ThePresident of the Provisional Irish Government, Michael Collins, used thebloodshed in Ulster (and Wilson's association with the worst excesses of theSpecial Constabulary that was created to restore order) publicly to FieldMarshal as a 'violent Orange Partisan'. To label. If the killers inLondon needed a clue, it was one of many. McGreevy's book sheds light on themany nuances and complexities in British and Irish politics at the time.

After all,this is the story of two British-born Irish Republicans who kill an Irish-bornBritish imperialist. Reggie Dunne and Joe O'Sullivan share a background in themilitary – O'Sullivan lost a leg in the war and Dunne experienced the PTSD thatplagued so many former servicemen – but also in Republican circles in London.The pair used their war medals to divert attention from their undergroundgunfights, intelligence work and espionage.

Their Catholicreligiosity and willingness to embrace the tradition of suffering andsacrifice among Irish martyrs tied them together. A major argument of the GreatHatred is that the killing sparked the Irish Civil War.

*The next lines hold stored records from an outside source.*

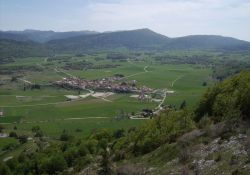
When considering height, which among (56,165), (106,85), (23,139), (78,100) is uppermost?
(56,165)

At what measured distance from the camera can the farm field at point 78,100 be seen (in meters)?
74.9

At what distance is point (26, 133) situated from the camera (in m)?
66.3

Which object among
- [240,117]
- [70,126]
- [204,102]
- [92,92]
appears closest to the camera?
[240,117]

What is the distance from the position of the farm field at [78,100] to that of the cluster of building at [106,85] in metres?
3.98

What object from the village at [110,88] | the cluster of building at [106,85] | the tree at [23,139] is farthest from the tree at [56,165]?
the cluster of building at [106,85]

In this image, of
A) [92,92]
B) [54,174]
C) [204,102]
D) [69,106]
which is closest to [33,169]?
Answer: [54,174]

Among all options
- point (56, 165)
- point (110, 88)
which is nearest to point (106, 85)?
point (110, 88)

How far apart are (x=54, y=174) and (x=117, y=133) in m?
14.8

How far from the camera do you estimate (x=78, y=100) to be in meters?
99.4

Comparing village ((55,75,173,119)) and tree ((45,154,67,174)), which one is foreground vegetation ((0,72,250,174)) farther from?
village ((55,75,173,119))

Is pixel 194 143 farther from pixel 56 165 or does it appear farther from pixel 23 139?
pixel 23 139

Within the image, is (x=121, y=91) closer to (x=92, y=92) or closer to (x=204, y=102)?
(x=92, y=92)

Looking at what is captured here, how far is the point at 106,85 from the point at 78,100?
68.0 ft

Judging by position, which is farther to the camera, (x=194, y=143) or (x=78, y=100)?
(x=78, y=100)
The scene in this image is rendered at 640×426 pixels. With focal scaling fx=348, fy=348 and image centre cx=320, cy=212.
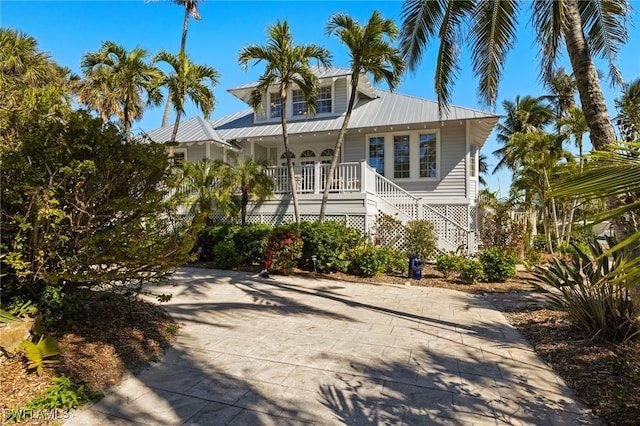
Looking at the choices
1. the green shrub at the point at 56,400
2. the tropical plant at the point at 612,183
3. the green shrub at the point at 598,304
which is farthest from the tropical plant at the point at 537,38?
the green shrub at the point at 56,400

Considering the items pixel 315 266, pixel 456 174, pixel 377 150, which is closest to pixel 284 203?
pixel 315 266

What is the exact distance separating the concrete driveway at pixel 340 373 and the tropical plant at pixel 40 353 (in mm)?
780

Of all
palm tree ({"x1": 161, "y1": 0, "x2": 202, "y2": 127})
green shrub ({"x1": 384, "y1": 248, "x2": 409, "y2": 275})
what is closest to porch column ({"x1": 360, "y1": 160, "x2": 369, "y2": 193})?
green shrub ({"x1": 384, "y1": 248, "x2": 409, "y2": 275})

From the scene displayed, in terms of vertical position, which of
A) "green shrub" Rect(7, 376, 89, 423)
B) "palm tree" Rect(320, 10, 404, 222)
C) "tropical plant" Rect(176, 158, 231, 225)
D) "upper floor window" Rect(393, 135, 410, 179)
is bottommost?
"green shrub" Rect(7, 376, 89, 423)

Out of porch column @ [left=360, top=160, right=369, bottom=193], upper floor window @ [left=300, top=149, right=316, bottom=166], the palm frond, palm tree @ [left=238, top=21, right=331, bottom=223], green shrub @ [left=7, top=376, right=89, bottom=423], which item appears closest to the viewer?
green shrub @ [left=7, top=376, right=89, bottom=423]

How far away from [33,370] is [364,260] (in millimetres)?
7818

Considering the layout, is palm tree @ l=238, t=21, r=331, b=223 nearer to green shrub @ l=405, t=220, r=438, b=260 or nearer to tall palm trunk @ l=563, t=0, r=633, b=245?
green shrub @ l=405, t=220, r=438, b=260

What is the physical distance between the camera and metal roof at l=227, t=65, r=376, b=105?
1676 centimetres

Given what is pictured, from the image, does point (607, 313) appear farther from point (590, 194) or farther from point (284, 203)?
point (284, 203)

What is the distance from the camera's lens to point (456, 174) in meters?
14.6

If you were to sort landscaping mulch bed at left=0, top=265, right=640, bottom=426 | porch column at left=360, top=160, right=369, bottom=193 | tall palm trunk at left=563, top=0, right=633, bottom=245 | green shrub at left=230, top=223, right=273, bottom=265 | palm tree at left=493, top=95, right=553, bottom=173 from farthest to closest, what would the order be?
1. palm tree at left=493, top=95, right=553, bottom=173
2. porch column at left=360, top=160, right=369, bottom=193
3. green shrub at left=230, top=223, right=273, bottom=265
4. tall palm trunk at left=563, top=0, right=633, bottom=245
5. landscaping mulch bed at left=0, top=265, right=640, bottom=426

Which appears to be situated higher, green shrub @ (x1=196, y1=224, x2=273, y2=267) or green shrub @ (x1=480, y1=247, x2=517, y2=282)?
green shrub @ (x1=196, y1=224, x2=273, y2=267)

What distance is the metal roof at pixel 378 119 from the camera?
47.0 feet

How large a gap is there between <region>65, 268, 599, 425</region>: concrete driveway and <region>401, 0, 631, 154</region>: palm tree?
10.4 ft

There is no doubt thatits effect was like shaking a lit match in an already smoldering politicalcauldron.

The captureof four courts in Dublin by anti-treaty forces, in violation of the terms ofthe Anglo-Irish Treaty of 1921, which concluded the War of Independence,led to the condemnation of Westminster. The so-called treaty elections of June1922, in which both sides of the treaty division attempted to agree apost-election alliance in advance, were met with deep skepticism by theBritish government.

The killingof an MP, who was that government's top military adviser, was, in many ways,the last straw. Whether or not the murder was formally sanctioned by MichaelCollins is much of the final chapter and the reader has no doubt as toMcGreevy's conclusion – supported by much evidence – in that regard. A majoraid in charting the story of the killers are the records kept in the MilitaryArchives of Ireland, which thankfully survive, unlike many records that rise insmoke when bombs rained down on four courts in late June 1922. The shootingjust a week before the Fall of the Four Courts was Henry Wilson's one major,and perhaps hitherto underestimated, factor in provoking the war.

RonanMcGreevy’s rivetingand expertly presented survey of events and their wider contexts ensures thatthe assassination at 36 Eaton Place on 22 June 1922 is rightly positioned atthe heart of that most traumatic of periods in the history of Ireland.